Alberta’s and Canada’s representatives are currently touting two recent studies. One, by the respected Cambridge Energy Research, notes that the emissions profiles of the oil sands are comparable or better than some other sources of U.S. oil supply. And another report by the New York-based Council on Foreign Relations makes the case that the oil sands are a strategic source of energy and more secure than sources in the Middle East, Venezuela or Nigeria. It also makes the point that American economic interests are better served by importing oil from Canada—because for every dollar spent, more gets returned to the U.S. through cross-border trade and even direct profits. Smith argues that the U.S. will need to keep importing oil even as it transitions to a greater share of renewable sources: “Conventional oil supply in North America continues to decline by at least three per cent per year. You have to replace that and right now oil sands are still your best bet,” said Smith.

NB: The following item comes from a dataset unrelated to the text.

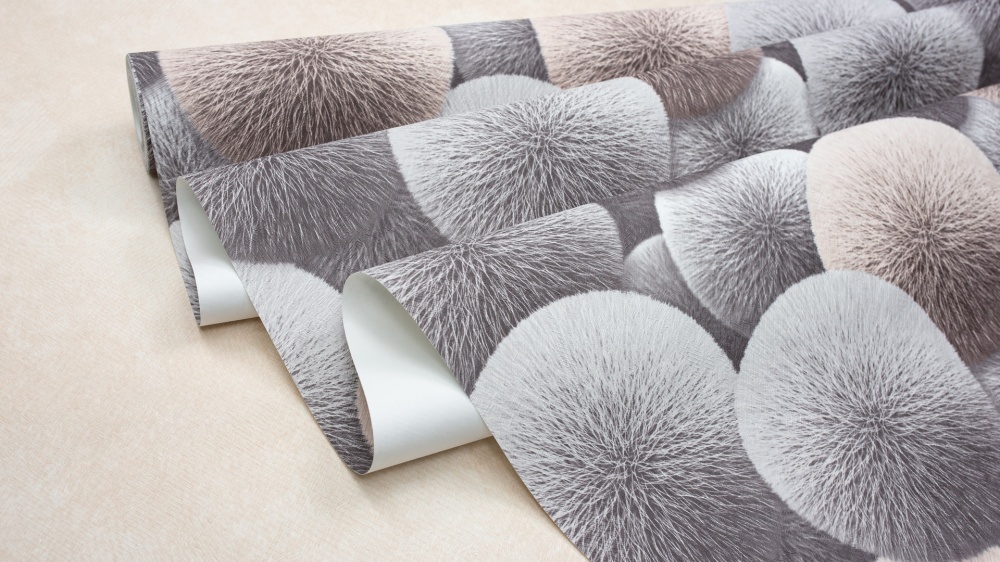 Шпалери вінілові на флізеліновій основі Sintra Buble 252512 1,06x10,05 м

There are many other potential impacts of the legislation on Canadian energy producers. The climate change bill includes a provision to hand out free emissions credits to the coal industry, rather than auctioning them, which reduces the relative attractiveness of the clean-burning of natural gas over coal. (The legislation’s emphasis on developing solar and wind, however, could help natural gas, since both those sources can be unreliable and natural gas is used to cover gaps in generation.) Canadian officials are also fighting to get hydroelectricity from Canada approved as a renewable resource. “We have the capacity to bring on as much as 25,000 megawatts of hydroelectricity over the next 25 years from Newfoundland, Quebec, Manitoba, and B.C. It’s a significant contribution. We need to make sure that it is a continental regime that develops,” says Prentice.
Some observers say the Alberta oil patch needs to hedge its bets. “I think it’s a great opportunity for Canada to start exploring a Canadian energy market strategy,” says Murray Smith. “Right now we import 1.3 million barrels a day from places like Kuwait, Algeria, Norway and the North Sea. With the new pipeline structure going in, it is conceivable that we could send Alberta crude to Eastern Canada and we could work on our own carbon profile.” The other strategy, of course, is to explore new markets—such as sending oil to West Coast ports where it can be exported to Asia. “We think the U.S. is the natural market for Canadian energy exports. But if that good relationship was threatened in some way, and if it made sense in the market, then folks would find ways to export to other markets,” says Tom Huffaker, vice-president for policy and environment at the Canadian Petroleum Producers’ Association. That, of course, would mark a stark shift from the decades spent focused on the United States. It might also mean that U.S. climate legislation resulted in Canadian oil being sent to Asia by tanker, which would increase emissions even more. “You’d end up with an outcome that would be less economically efficient and less carbon efficient,” said Huffaker. “I think irony is a reasonable word for that.”